The problem is, when I plug in the charger, arduino turns on without user pressing the button! I found the transistor to be guilty because if I disconnect the transistor collector from arduino gnd pin, arduino shuts down. Tried changing the transistor and no luck. Same thing happens if I put pin 11 to LOW in the code. I have no idea what's happening here and how is this possible. I'm relatively new to the electronics. Are there any possible workarounds that don't involve complicated circuitry? Also bare in my that I have only 2N2222 NPN transistors, so solutions involving FET, MOSFET, PNP and other transistors won't help me. Thank you in advance!!

## 5 Answers

• Leave the Arduino powered permanently.
• Make your code put the device to sleep at the appropriate time.
• Look up examples of "wake from sleep".
• You just wire the wake button to the wake-from-sleep input.

The micro will turn on at initial power-up.
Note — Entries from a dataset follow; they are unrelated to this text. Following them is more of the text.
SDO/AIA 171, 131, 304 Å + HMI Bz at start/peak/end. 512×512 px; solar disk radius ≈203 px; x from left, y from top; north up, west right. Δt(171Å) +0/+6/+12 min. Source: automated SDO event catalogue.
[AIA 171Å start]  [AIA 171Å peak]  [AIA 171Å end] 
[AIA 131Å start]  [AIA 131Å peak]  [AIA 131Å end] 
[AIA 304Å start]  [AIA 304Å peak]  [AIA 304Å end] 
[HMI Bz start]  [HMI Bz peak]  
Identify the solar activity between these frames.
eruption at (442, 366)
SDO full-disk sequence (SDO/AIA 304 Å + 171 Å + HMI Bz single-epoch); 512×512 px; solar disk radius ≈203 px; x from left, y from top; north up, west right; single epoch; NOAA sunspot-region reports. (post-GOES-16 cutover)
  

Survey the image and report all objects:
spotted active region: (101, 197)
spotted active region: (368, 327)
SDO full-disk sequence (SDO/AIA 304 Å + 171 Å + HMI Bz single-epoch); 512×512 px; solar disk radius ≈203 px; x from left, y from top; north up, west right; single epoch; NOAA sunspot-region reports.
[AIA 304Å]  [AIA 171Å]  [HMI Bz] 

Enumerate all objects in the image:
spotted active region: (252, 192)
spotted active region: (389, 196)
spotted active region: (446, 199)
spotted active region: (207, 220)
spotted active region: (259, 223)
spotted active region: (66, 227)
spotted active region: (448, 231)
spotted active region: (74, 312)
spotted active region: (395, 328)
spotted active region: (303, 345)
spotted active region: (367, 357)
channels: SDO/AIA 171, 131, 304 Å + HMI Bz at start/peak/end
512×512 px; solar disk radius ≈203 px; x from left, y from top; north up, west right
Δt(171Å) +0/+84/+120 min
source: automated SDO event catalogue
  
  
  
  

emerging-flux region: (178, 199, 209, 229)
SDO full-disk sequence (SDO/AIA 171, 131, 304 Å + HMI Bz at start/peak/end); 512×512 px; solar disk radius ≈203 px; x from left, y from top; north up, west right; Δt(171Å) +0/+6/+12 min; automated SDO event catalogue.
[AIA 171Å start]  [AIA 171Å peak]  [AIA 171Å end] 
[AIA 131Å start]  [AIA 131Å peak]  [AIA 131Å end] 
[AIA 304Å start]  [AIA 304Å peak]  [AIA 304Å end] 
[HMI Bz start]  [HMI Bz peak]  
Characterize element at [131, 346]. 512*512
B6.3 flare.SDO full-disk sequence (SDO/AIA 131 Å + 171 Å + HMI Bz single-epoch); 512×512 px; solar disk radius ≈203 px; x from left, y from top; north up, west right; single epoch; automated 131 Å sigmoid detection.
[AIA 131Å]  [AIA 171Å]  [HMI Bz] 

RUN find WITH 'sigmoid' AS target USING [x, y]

It looks like Pinus already responded with what I would suggest but I thought I would add some insight as to why I think it may work. Before the MCU turns on the base of the transistor will essentially be floating. If it floats up the transistor should turn on and if it floats down it will turn off. The reason it is floating up is because of the internal resistances inside of the Arduino. There will always be some resistance (typically very high) between a GPIO pin and the Ground of an Arduino. This leads to essentially a very high resistance between the collector and the base of that transistor.

The first thing that I would try would be to add a pull down resistor from the base of the transistor to the ground of the power supply.

P.S. This is my first time posting so hopefully I didn't mess up some convention. Also I've never tried this circuit before so I may be totally wrong

When the Arduino is supposed to be OFF, you intend its GND connection to be high (close to the supply voltage). But to keep the 2N2222 off, it base drive must be off -- and its base connection is close to the actual GND voltage -- i.e. about 4.3 V below the Arduino's GND. The Arduino pin can't remain non-conducting in this condition (and could get damaged).

You can't do this robustly with just 1 transistor. Also, it is usually more convenient for further use of the Arduino to switch its supply, not GND.

Connect a 2N3906 (or nearly any PNP): Emitter = 5 V supply, collector = Arduino supply, base = 10k to 'X', and also add a 100k R between base and emitter. Now connect a 2N2222 (or any NPN): Emitter = supply GND, Collector = node 'X' (i.e. the other end of the 10k), base = 10k to pin 11 (or any other) of the Arduino. To keep the output on, drive the Arduino pin HIGH

Yes, im sorry, i've got it a little late. try to sold additional resistor between minus of the battery and the base of transistor.

SOLUTION USING ONLY NPN TRANSISTORS

All resistors are 1Kohm. There is a 0,8V voltage drop when using this solution (5V power supply leaves 4,2V for arduino). jp314's solution is likely much better but I hadn't had any PNP transistors to test it.